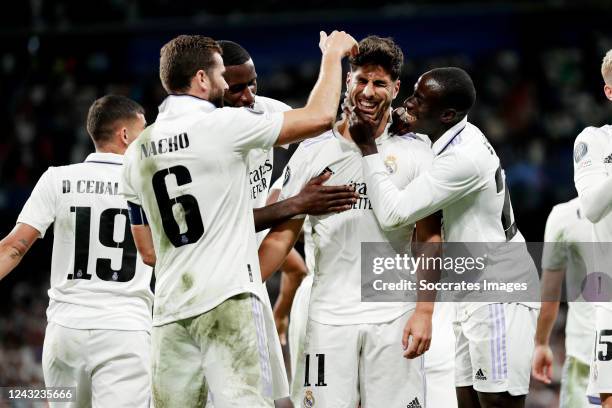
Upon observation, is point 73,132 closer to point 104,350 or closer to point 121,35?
point 121,35

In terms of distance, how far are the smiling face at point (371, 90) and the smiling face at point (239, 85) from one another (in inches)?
37.5

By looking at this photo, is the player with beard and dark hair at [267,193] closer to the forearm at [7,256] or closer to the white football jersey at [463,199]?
the white football jersey at [463,199]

****************************************

WORK INSTRUCTIONS >> Please lay out the entries as a Markdown table with the columns Row and Line, starting with the line containing "In terms of" and continuing through the final line of the entries, with blank lines omitted.

SOLUTION BELOW >>
| Row | Line |
|---|---|
| 1 | In terms of distance, how far are the smiling face at point (371, 90) and the smiling face at point (239, 85) from one another (in inches)? |
| 2 | 37.5 |
| 3 | By looking at this photo, is the player with beard and dark hair at [267,193] closer to the forearm at [7,256] or closer to the white football jersey at [463,199]? |
| 4 | the white football jersey at [463,199] |